──────── Entries provided ────────

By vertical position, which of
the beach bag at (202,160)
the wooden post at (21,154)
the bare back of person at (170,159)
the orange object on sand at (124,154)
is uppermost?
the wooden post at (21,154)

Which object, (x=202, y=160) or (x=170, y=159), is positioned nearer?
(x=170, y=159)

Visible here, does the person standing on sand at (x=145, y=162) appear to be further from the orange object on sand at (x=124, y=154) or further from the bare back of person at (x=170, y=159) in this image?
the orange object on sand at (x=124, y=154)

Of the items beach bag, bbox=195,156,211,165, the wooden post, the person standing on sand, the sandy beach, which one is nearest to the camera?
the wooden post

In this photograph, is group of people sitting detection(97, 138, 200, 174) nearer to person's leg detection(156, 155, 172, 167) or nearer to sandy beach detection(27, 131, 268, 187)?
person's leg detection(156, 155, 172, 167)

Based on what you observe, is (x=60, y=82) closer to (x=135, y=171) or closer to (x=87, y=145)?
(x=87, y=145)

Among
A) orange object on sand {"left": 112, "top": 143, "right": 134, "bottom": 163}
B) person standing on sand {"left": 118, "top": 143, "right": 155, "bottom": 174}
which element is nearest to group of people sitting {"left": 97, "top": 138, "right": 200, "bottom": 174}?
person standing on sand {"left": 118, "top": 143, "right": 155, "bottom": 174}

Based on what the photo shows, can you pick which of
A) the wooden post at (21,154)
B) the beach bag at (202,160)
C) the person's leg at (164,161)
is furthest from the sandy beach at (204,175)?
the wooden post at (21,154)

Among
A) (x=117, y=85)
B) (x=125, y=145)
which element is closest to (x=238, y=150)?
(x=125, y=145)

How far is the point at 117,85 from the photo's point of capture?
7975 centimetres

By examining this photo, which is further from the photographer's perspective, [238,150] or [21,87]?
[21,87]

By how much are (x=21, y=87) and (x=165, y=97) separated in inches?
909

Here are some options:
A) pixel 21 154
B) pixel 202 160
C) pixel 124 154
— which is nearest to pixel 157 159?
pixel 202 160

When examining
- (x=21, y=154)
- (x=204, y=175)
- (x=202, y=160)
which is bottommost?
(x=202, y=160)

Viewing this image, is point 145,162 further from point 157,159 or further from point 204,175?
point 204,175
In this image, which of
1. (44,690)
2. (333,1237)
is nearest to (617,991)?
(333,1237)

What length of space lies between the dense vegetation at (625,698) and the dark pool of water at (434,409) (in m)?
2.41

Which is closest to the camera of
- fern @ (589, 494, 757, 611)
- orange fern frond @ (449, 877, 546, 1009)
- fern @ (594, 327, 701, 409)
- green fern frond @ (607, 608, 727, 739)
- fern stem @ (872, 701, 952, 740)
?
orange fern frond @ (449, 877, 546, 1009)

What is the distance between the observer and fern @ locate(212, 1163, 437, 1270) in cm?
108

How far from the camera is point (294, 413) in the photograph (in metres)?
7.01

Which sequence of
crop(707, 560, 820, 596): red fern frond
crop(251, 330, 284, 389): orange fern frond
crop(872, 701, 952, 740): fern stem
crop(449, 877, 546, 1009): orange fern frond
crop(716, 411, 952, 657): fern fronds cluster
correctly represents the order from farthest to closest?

────────

Rewrite all the rows above, swapping "fern stem" for "fern stalk" everywhere it appears and leaving everything else unchanged.

By vertical position, which of
the beach bag at (202,160)
the wooden post at (21,154)
the bare back of person at (170,159)
the orange object on sand at (124,154)
is uppermost?
the wooden post at (21,154)

Which object, (x=202, y=160) or (x=170, y=159), is positioned nearer?
(x=170, y=159)

Visible here, does the person standing on sand at (x=145, y=162) appear to be further from the orange object on sand at (x=124, y=154) or further from the bare back of person at (x=170, y=159) in this image?
the orange object on sand at (x=124, y=154)

Of the items beach bag, bbox=195,156,211,165, the wooden post, the person standing on sand, the sandy beach, which one is nearest to the camera?
the wooden post

In this photograph, is group of people sitting detection(97, 138, 200, 174) nearer to person's leg detection(156, 155, 172, 167) or nearer to sandy beach detection(27, 131, 268, 187)?
person's leg detection(156, 155, 172, 167)

Based on what you observe, is (x=60, y=82) closer to (x=135, y=171) or closer to (x=87, y=145)?
(x=87, y=145)

Among
A) orange object on sand {"left": 112, "top": 143, "right": 134, "bottom": 163}
B) person standing on sand {"left": 118, "top": 143, "right": 155, "bottom": 174}
which element is nearest to group of people sitting {"left": 97, "top": 138, "right": 200, "bottom": 174}?
person standing on sand {"left": 118, "top": 143, "right": 155, "bottom": 174}

Based on what the photo shows, can you pick which of
A) the wooden post at (21,154)
B) the beach bag at (202,160)
C) the person's leg at (164,161)
is furthest from the sandy beach at (204,175)?
the wooden post at (21,154)

Among
A) (x=117, y=85)
B) (x=125, y=145)
which element is closest to (x=238, y=150)?
(x=125, y=145)

How far is the point at 117,85 from the photo's point of capture?
7975 centimetres

By examining this photo, which is further from the photographer's perspective, [238,150] or [21,87]?
[21,87]

By how much are (x=21, y=87) and (x=165, y=97) separated in inches?
909

Here are some options:
A) pixel 21 154
B) pixel 202 160
C) pixel 124 154
— which is nearest to pixel 157 159?
pixel 202 160

When examining
- (x=21, y=154)
- (x=204, y=175)
- (x=202, y=160)
which is bottommost?
(x=202, y=160)

Viewing this image, is point 145,162 further from point 157,159 or further from point 204,175?
point 204,175
In this image, which of
1. (44,690)
2. (333,1237)
is nearest to (617,991)?
(333,1237)

What length of space lies between the dense vegetation at (625,698) and the dark pool of water at (434,409) (in m)?
2.41

Which is closest to the camera of
- fern @ (589, 494, 757, 611)
- orange fern frond @ (449, 877, 546, 1009)
- fern @ (594, 327, 701, 409)
- green fern frond @ (607, 608, 727, 739)
- fern stalk @ (872, 701, 952, 740)
?
orange fern frond @ (449, 877, 546, 1009)

What is the distance between the observer and fern @ locate(212, 1163, 437, 1270) in cm?
108

How far from the camera is point (294, 413) in the photograph (in metres)?
7.01

Which sequence of
crop(707, 560, 820, 596): red fern frond
crop(251, 330, 284, 389): orange fern frond
crop(872, 701, 952, 740): fern stalk
crop(449, 877, 546, 1009): orange fern frond
crop(716, 411, 952, 657): fern fronds cluster
correctly represents the order from farthest to closest?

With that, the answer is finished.